__ASSIGNMENT__.
List all lines of the data that include the string "those".
┌──
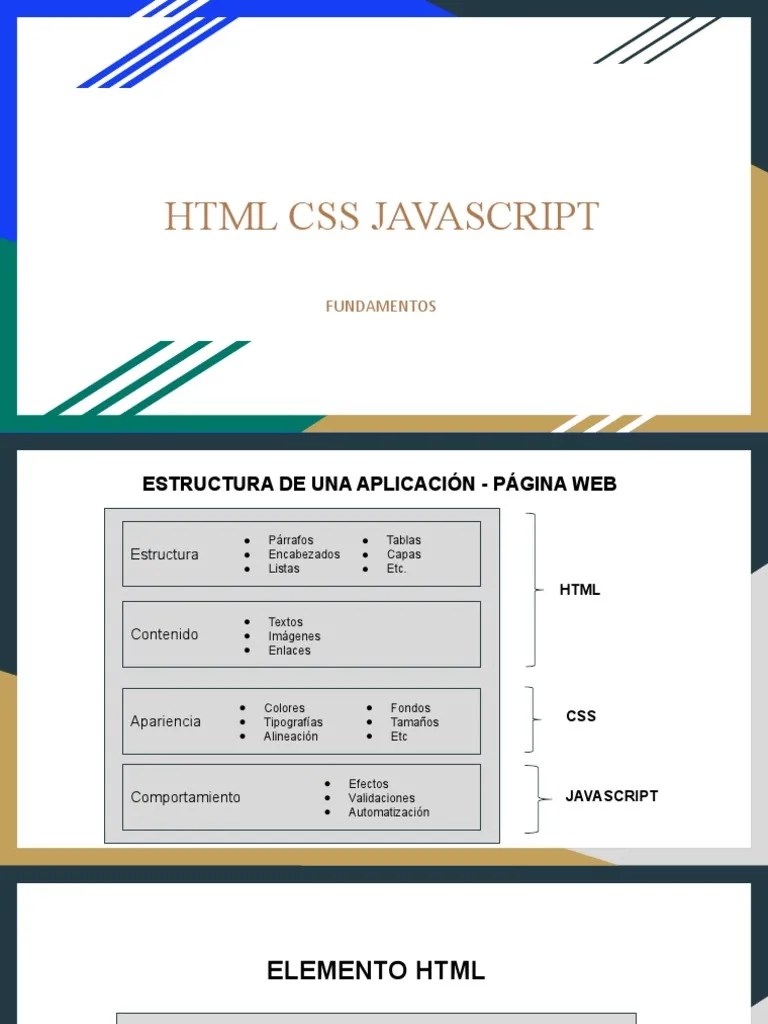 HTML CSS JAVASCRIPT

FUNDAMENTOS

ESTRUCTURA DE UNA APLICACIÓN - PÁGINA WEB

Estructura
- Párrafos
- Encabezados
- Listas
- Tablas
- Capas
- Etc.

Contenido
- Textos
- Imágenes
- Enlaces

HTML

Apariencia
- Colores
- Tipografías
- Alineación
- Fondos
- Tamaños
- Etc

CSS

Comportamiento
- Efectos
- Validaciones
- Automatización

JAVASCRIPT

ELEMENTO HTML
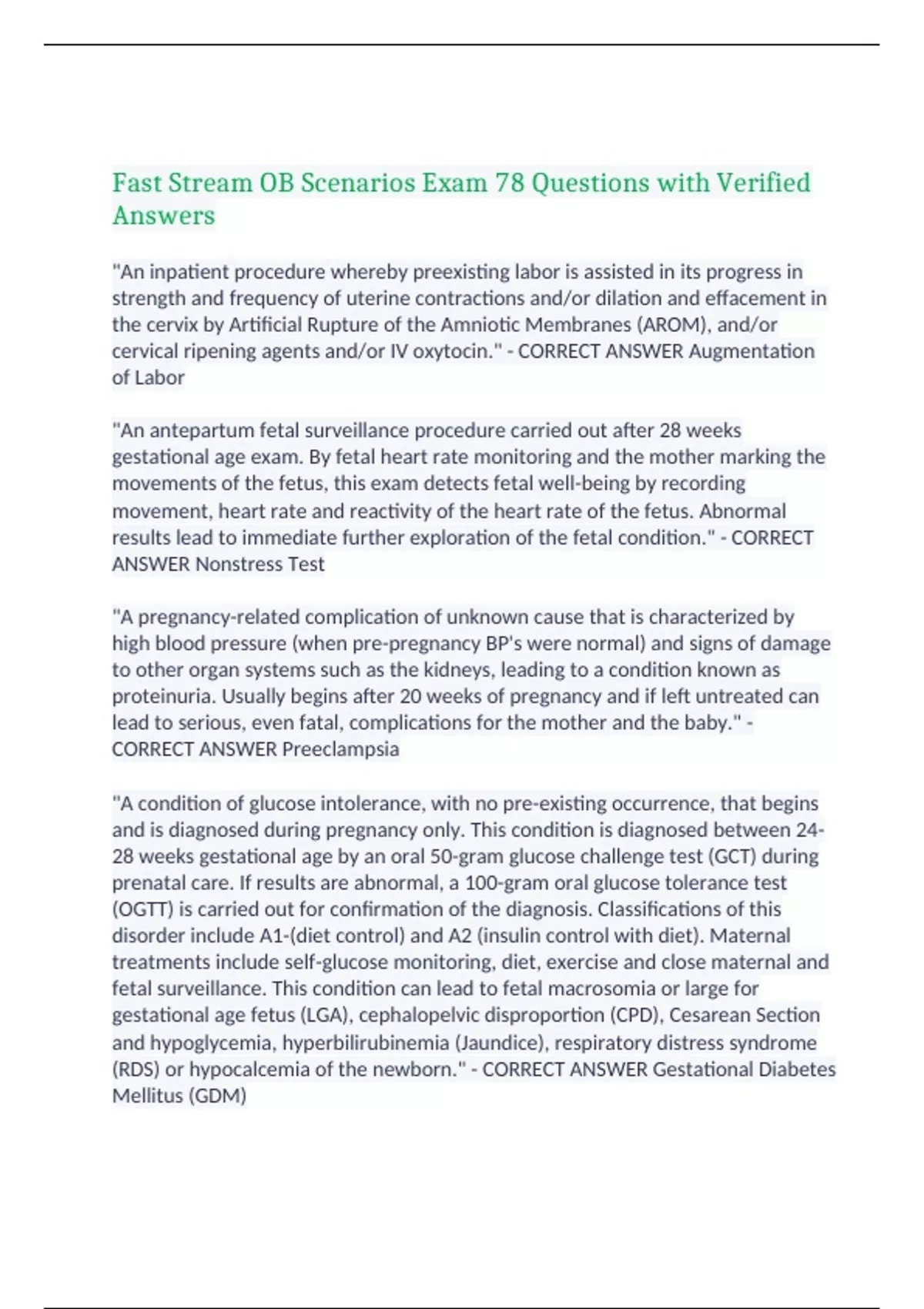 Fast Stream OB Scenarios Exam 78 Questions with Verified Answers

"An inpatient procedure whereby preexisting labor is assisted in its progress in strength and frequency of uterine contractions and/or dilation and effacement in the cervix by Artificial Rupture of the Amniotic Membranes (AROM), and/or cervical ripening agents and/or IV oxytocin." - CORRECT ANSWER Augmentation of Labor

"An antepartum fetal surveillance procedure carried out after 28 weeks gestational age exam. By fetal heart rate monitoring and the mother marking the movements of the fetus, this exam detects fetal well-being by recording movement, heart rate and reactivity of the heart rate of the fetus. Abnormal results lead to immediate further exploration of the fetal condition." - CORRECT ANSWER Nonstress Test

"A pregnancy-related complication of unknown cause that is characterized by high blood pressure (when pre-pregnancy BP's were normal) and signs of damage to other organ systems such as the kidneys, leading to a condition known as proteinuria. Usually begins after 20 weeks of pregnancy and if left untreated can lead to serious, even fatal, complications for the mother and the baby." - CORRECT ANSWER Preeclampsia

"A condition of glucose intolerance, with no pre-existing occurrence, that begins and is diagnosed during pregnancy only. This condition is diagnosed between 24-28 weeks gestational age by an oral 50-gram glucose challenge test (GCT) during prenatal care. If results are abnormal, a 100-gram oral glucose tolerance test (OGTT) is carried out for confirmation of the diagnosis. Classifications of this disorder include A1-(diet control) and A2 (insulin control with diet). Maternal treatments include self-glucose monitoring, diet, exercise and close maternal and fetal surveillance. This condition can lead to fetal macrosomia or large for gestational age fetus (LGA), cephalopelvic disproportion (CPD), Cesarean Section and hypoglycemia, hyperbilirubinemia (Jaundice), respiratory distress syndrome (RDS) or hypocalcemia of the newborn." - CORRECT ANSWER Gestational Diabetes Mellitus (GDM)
└──
┌──
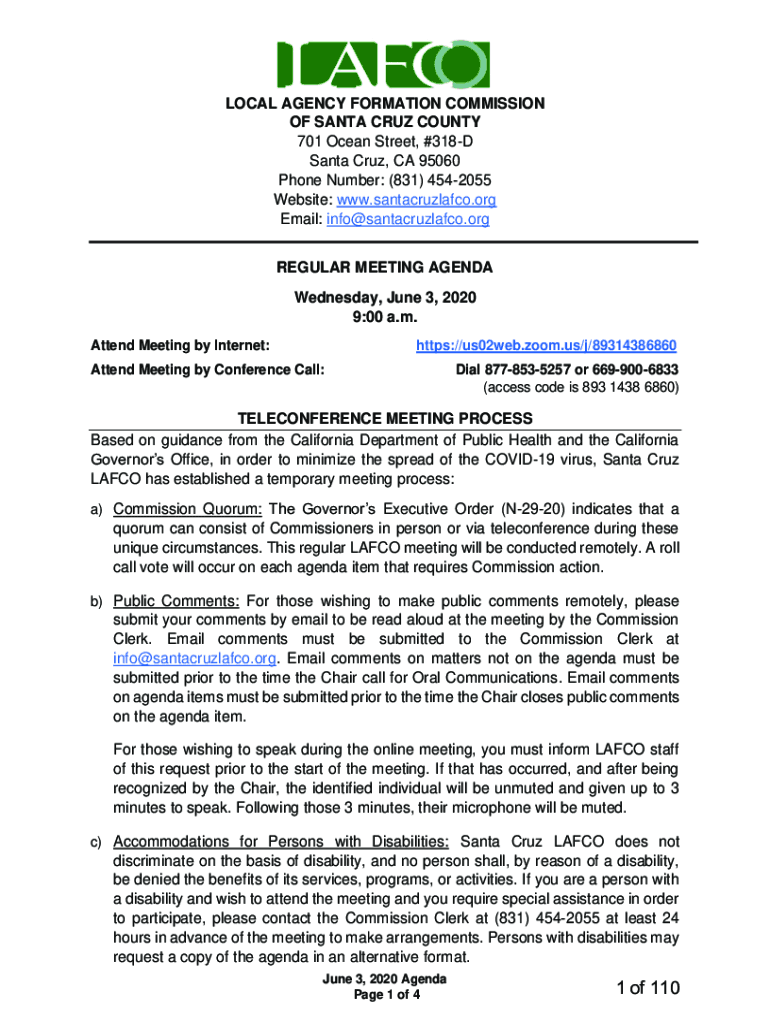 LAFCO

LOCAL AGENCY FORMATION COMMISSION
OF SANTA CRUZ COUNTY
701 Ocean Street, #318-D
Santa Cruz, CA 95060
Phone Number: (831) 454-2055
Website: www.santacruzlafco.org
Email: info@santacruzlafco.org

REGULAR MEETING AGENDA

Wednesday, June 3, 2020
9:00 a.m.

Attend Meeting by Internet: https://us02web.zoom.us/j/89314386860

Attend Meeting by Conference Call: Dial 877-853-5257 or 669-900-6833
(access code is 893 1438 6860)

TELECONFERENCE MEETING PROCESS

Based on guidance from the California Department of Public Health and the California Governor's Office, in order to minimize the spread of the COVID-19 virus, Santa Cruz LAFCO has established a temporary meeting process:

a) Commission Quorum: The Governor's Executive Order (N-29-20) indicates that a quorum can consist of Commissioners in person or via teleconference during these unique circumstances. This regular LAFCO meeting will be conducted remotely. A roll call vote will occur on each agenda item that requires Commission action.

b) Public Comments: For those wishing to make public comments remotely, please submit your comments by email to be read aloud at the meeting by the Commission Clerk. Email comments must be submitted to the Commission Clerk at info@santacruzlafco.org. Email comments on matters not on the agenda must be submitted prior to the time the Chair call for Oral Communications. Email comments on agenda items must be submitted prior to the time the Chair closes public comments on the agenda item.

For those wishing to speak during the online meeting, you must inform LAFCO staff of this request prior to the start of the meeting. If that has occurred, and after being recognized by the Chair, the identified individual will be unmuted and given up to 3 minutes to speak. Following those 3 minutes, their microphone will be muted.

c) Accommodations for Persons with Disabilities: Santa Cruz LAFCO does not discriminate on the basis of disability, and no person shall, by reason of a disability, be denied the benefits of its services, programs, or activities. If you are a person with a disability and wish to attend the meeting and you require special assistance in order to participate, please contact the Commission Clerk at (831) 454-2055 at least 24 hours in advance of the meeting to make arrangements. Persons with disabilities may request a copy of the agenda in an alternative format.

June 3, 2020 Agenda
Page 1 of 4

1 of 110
└──
__TASK SOLUTION__.
b) Public Comments: For those wishing to make public comments remotely, please submit your comments by email to be read aloud at the meeting by the Commission Clerk. Email comments must be submitted to the Commission Clerk at info@santacruzlafco.org. Email comments on matters not on the agenda must be submitted prior to the time the Chair call for Oral Communications. Email comments on agenda items must be submitted prior to the time the Chair closes public comments on the agenda item.
For those wishing to speak during the online meeting, you must inform LAFCO staff of this request prior to the start of the meeting. If that has occurred, and after being recognized by the Chair, the identified individual will be unmuted and given up to 3 minutes to speak. Following those 3 minutes, their microphone will be muted.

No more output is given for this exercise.